[Stored items]
--- begin ---

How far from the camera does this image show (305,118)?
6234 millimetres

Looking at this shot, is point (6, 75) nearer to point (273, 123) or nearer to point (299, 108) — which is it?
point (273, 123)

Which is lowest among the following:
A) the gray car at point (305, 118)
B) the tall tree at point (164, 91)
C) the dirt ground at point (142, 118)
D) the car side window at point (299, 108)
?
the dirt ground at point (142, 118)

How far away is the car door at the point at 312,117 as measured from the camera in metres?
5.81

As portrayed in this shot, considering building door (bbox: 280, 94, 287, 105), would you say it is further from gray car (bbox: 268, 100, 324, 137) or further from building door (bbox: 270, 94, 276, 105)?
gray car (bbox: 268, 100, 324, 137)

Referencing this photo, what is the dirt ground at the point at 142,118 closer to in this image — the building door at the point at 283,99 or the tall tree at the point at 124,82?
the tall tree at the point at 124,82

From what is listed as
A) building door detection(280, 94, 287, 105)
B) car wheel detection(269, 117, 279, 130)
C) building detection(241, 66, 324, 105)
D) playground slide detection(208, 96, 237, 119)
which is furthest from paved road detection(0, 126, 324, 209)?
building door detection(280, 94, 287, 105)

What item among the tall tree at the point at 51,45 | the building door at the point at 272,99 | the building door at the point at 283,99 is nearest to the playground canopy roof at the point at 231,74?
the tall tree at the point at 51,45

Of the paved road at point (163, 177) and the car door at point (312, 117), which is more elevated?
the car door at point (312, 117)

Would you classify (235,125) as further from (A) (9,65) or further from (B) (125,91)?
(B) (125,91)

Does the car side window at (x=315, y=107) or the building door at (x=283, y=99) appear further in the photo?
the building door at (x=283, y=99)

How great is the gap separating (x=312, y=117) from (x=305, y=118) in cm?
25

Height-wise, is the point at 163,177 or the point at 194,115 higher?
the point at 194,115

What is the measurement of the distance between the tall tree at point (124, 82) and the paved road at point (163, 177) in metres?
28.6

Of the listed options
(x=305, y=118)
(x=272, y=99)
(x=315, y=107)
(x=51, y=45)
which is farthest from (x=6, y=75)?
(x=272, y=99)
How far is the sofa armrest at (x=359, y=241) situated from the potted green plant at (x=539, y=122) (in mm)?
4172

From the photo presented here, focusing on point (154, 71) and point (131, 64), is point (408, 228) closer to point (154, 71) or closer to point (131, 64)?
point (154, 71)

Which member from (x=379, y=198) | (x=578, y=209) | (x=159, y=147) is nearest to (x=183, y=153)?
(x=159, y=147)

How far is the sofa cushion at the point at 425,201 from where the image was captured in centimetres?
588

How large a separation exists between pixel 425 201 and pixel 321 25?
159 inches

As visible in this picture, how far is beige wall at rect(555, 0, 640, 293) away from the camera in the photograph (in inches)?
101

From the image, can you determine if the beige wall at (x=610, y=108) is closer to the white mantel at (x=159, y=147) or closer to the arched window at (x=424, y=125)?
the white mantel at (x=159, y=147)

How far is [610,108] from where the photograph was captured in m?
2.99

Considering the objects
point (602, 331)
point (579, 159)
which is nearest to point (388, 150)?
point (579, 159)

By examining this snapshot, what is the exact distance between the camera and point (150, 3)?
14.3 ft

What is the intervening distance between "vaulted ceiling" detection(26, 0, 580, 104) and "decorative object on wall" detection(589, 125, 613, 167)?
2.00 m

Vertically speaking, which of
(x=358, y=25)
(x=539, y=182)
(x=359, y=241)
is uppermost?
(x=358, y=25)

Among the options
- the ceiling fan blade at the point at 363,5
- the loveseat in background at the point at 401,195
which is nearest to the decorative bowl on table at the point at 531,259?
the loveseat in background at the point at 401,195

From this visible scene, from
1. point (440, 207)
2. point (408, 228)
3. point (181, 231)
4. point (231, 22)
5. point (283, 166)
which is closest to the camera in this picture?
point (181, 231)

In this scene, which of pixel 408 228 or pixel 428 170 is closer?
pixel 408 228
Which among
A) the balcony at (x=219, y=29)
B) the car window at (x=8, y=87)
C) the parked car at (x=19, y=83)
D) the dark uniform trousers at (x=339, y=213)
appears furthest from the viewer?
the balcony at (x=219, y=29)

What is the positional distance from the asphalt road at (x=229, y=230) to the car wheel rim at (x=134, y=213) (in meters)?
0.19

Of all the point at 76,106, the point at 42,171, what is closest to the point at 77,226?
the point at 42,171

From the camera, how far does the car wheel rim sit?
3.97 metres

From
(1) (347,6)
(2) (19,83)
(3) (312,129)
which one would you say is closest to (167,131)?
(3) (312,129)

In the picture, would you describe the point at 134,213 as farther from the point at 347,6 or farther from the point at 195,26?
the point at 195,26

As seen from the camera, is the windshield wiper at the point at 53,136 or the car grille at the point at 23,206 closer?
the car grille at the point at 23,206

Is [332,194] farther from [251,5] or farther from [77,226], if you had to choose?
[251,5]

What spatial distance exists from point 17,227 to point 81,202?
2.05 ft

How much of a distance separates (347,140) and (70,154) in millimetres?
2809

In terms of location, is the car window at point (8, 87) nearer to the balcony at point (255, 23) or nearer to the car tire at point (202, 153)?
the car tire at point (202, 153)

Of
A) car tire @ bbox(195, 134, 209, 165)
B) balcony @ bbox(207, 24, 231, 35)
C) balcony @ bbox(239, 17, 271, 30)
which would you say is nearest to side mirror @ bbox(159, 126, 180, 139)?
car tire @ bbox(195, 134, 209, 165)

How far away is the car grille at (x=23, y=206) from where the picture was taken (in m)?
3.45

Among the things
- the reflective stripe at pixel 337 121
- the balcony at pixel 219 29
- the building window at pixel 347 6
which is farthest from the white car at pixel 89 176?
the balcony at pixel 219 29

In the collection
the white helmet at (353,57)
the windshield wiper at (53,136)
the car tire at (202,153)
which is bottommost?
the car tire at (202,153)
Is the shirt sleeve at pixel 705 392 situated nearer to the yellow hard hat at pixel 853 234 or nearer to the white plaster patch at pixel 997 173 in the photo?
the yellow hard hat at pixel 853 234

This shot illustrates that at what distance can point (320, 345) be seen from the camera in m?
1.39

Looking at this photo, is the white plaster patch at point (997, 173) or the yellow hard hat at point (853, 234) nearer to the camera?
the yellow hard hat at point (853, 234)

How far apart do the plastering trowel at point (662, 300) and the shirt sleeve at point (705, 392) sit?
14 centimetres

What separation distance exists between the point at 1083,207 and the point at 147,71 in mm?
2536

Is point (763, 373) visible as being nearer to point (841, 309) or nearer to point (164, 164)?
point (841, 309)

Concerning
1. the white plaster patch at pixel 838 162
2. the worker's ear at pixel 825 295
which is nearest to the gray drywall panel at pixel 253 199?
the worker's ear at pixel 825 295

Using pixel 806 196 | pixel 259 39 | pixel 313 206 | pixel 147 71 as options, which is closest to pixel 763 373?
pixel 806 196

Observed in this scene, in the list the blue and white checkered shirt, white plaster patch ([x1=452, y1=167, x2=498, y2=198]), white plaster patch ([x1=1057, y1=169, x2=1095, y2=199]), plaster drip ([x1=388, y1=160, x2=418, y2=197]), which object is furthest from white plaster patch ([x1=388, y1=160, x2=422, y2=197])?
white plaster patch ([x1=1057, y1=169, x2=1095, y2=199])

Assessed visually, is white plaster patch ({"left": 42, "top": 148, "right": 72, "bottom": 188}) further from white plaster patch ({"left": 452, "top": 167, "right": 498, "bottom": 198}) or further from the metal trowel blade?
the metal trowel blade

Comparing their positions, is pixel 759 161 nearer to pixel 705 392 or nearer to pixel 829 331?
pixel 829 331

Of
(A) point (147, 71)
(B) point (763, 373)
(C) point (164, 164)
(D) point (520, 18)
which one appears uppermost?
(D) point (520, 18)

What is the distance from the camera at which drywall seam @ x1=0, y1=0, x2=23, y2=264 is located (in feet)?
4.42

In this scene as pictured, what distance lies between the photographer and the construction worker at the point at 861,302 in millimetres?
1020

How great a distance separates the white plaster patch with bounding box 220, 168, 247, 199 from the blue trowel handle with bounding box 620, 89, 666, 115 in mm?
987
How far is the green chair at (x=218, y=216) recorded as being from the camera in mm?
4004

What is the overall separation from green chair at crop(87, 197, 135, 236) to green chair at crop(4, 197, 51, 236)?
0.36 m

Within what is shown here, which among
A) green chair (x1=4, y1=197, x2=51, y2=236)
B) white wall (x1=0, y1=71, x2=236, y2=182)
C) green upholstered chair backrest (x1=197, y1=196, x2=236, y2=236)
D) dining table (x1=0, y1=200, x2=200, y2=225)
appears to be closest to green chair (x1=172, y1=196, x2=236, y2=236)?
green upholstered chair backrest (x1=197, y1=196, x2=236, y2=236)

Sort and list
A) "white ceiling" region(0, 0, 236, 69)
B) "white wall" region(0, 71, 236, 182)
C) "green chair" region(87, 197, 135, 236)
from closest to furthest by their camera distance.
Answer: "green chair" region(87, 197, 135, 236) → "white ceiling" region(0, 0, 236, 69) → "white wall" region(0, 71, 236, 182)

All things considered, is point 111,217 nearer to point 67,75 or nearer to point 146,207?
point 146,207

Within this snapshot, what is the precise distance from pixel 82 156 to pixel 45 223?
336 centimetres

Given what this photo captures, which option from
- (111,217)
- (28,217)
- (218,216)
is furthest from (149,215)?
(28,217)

--- end ---

» Problem details
Give the stretch of the listing from the line containing "Given what this" through its end as a JSON list of strings, one string per line, skipping blank lines.

» Exercise solution
[
  "Given what this photo captures, which option from",
  "- (111,217)",
  "- (28,217)",
  "- (218,216)",
  "is furthest from (149,215)?",
  "(28,217)"
]